Market news
21.12.2022, 02:40

WTI crude oil stays firmer past $76.00 on softer US Dollar and hopes of more energy demand

  • WTI crude oil picks up bids to portray three-day uptrend.
  • US Dollar bears the burden of BOJ-inflicted bond selling.
  • Surprise fall in API inventories, upbeat headlines from China, Japan adds strength to the recovery moves.
  • Weekly EIA oil stockpiles, US CB Consumer Confidence eyed for fresh impulse.

WTI crude oil buyers jostle with a short-term key hurdle around $76.50 during the three-day uptrend on Wednesday morning. In doing so, the black gold cheers the broad-based US Dollar weakness, as well as cautious optimism in the market. Adding strength to the run-up could be the latest inventory data from the private data provider American Petroleum Institute (API).

US crude oil inventories fell by about 3.1 million barrels in the week ended December 16, according to market sources citing American Petroleum Institute figures per Reuters. The private oil stockpile data previously marked an increase in inventories by 7.819 million barrels.

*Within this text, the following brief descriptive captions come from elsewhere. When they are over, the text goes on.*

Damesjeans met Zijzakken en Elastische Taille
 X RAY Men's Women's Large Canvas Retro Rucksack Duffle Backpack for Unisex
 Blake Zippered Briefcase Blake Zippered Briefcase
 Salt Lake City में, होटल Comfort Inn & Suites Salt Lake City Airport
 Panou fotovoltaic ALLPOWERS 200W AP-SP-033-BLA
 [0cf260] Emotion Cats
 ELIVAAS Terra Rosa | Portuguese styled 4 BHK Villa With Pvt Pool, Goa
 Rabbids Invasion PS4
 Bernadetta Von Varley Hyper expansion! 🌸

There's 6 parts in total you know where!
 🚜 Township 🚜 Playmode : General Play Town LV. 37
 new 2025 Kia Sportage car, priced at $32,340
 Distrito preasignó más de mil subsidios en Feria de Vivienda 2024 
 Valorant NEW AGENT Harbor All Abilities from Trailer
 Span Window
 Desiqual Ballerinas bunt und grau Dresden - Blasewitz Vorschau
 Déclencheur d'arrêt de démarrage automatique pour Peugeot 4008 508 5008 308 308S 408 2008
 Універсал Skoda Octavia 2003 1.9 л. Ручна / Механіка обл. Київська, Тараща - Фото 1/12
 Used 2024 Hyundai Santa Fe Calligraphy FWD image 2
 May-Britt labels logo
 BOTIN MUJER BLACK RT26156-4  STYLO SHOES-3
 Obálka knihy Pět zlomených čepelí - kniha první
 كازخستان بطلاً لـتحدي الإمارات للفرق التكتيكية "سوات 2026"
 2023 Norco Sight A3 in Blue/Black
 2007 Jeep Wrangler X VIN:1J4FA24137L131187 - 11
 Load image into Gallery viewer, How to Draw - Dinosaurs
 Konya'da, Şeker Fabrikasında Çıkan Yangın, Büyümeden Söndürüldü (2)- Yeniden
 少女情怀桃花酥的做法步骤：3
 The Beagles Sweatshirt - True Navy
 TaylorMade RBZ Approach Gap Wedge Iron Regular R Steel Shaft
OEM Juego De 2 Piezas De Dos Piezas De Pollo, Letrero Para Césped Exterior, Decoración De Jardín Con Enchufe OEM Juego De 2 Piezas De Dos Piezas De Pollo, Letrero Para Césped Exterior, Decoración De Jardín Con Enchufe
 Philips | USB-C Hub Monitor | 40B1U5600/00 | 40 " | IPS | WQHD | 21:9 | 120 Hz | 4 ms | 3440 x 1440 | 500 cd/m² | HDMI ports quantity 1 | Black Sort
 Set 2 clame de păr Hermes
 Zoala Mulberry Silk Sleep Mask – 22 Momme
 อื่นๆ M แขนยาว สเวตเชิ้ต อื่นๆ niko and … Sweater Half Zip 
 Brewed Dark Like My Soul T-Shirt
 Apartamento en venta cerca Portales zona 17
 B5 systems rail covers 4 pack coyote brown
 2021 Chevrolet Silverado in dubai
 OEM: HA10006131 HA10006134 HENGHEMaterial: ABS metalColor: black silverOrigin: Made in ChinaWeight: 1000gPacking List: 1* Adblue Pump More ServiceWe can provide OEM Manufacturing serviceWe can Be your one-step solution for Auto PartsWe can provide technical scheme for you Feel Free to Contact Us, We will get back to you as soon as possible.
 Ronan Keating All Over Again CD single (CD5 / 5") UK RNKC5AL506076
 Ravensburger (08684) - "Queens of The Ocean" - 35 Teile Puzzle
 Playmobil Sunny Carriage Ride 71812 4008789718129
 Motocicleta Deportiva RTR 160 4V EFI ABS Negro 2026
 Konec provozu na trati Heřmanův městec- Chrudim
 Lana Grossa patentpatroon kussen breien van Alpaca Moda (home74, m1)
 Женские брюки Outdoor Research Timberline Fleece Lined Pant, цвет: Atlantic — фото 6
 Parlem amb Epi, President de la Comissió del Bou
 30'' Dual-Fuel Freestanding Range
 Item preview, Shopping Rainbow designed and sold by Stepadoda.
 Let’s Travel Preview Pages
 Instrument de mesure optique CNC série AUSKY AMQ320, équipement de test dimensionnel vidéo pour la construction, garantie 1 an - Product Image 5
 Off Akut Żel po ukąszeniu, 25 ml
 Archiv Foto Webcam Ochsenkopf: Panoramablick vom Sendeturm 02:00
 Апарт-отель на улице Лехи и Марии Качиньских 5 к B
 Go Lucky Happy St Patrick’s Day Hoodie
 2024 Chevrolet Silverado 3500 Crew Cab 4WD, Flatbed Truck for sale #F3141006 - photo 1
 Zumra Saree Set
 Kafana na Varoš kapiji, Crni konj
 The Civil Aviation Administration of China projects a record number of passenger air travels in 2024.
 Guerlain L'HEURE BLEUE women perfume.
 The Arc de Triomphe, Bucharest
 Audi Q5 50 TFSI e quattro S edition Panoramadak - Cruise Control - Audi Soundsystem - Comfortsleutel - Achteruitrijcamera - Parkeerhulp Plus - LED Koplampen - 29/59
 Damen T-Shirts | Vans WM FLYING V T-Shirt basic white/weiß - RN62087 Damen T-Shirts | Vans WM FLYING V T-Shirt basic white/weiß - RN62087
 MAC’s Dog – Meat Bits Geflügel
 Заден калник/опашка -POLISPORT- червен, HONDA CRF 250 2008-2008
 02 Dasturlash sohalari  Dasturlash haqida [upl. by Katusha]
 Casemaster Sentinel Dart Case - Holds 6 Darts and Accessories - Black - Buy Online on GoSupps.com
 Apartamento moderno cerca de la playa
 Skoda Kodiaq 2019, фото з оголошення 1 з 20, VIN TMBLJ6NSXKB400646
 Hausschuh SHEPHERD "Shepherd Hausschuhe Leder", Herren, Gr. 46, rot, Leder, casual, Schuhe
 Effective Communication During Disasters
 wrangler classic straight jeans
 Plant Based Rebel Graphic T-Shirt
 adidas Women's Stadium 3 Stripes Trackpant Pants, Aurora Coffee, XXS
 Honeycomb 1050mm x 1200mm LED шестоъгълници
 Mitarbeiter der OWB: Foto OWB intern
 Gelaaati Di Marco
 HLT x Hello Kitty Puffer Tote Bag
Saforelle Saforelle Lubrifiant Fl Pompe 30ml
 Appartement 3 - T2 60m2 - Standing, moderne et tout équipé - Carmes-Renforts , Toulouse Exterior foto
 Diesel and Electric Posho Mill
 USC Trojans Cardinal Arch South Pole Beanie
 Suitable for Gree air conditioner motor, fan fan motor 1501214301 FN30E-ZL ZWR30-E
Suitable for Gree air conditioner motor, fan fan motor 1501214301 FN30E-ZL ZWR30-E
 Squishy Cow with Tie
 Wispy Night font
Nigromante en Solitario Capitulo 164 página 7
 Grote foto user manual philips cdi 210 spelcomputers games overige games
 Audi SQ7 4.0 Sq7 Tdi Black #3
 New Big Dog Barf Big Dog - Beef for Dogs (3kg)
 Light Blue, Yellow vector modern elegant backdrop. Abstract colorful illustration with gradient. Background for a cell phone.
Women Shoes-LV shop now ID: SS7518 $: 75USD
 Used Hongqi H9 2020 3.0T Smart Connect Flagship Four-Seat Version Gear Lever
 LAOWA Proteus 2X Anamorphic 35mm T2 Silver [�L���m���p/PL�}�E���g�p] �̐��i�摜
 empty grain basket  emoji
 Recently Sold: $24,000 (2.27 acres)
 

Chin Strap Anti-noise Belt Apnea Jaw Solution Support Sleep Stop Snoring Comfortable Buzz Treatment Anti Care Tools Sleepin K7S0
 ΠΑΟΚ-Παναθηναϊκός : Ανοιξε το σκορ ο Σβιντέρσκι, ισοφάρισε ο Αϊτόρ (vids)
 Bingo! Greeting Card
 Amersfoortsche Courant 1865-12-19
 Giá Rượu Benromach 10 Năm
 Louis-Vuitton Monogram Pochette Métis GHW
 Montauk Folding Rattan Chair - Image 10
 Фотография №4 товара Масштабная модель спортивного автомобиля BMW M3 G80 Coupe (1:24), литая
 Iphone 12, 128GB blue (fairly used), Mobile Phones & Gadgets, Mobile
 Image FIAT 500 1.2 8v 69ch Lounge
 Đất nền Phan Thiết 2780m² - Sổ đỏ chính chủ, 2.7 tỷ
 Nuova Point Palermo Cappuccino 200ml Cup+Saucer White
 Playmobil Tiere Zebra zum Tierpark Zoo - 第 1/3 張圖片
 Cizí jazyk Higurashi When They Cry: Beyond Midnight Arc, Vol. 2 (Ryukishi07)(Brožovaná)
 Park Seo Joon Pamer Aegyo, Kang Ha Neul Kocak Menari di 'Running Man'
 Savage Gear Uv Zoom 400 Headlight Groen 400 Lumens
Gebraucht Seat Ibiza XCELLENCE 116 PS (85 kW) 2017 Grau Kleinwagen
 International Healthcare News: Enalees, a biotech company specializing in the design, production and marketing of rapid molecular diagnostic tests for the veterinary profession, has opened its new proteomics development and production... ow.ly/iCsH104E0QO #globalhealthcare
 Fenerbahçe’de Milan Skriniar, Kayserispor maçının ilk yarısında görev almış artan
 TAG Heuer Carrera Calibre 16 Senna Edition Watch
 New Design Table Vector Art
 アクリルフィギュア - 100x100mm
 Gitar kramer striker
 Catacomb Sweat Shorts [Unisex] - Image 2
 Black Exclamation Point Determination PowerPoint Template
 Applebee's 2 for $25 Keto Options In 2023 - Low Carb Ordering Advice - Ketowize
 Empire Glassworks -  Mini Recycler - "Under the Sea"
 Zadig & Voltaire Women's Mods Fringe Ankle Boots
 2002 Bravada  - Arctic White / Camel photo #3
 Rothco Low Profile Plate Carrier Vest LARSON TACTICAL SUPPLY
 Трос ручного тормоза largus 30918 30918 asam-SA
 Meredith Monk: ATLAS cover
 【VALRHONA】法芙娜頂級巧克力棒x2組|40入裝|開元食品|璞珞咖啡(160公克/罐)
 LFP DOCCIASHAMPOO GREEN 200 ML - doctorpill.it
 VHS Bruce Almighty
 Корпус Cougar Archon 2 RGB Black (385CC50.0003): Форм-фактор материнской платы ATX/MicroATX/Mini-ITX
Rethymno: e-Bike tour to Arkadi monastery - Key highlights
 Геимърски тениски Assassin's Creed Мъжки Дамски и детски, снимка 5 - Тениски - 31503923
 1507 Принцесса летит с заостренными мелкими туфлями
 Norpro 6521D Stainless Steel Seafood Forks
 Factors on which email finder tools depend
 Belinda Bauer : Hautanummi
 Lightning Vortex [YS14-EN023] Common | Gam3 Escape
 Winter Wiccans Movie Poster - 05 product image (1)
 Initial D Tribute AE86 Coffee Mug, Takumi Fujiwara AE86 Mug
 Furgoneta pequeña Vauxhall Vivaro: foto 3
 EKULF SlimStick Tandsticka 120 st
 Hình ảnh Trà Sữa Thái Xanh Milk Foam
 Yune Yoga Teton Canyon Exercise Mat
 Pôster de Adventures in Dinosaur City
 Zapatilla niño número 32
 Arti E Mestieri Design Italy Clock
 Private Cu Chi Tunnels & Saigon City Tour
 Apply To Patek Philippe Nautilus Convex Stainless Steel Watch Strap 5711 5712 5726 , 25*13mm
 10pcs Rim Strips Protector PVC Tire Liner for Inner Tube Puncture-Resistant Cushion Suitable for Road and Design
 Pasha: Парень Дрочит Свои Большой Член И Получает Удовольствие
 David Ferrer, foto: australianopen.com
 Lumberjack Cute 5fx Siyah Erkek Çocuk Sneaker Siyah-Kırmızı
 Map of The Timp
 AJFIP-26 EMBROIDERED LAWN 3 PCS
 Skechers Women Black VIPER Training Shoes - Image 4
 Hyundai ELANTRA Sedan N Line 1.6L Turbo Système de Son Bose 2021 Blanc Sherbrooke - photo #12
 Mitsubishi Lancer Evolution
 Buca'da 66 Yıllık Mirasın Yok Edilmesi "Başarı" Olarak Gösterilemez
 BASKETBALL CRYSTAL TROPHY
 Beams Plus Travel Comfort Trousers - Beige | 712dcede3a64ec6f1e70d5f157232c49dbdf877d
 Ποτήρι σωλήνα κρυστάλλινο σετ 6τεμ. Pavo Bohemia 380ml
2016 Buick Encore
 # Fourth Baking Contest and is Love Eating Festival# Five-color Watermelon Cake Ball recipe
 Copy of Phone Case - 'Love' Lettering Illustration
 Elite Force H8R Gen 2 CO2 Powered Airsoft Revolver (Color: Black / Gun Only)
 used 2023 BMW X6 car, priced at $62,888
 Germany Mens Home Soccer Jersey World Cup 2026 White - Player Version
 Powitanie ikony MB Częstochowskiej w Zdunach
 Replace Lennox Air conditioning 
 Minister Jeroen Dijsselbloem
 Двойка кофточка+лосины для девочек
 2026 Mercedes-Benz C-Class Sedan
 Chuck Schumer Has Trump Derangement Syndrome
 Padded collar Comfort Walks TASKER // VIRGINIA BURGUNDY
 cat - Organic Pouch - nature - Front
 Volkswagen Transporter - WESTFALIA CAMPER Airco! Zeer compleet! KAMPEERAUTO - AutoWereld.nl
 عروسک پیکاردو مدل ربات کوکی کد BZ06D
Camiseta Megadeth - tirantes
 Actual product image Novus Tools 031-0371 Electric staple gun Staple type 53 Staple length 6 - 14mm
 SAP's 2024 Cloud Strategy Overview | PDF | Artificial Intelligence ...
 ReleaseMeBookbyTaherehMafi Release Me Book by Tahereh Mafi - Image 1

US Dollar Index (DXY) dropped the most in a week the previous day, steady around 104.00 by the press time, as the greenback traders feared less Japanese bond-buying of the US Treasury bonds due to the BOJ action. Japan is the biggest holder of the US Treasury bonds and the latest move allows Tokyo to put more funds into the nation than letting it flow outside. That said, the 10-year counterpart rose more than the two-year ones and hence reduced the yield curve inversion that suggests the odds of the recession.

Elsewhere, hopes of China’s more investment, due to the World Bank’s cutting of growth forecasts for the dragon nation and the policymakers’ readiness to battle the recession fears, favored the market sentiment. On the same line could be the US Senate’s advancement of the $1.66 trillion government spending bill, as well as Japan’s upbeat economic forecasts.

Amid these plays, the US 10-year Treasury yields grind near a three-week high of 3.69% while the two-year bond coupons stay firmer around 4.26% by the press time. Further, Wall Street closed in green and allow stocks in the Asia-Pacific bloc to print mild gains of late. Additionally, yields on the two-year Japanese Government Bonds (JGBs) rose beyond 0.0% for the first time since 2015.

Looking forward, the official oil stockpile from the Energy Information Administration (EIA) for the week ended on December 16, which previously showed an addition of 10.231 million barrels, will be important for immediate directions. On the same line will be the US Conference Board (CB) Consumer Confidence figures for December, expected at 101.00 versus 100.00 prior.

Technical analysis

A daily closing beyond a seven-week-old descending resistance line, near $76.50 by the press time, becomes necessary for the WTI bulls to keep the reins.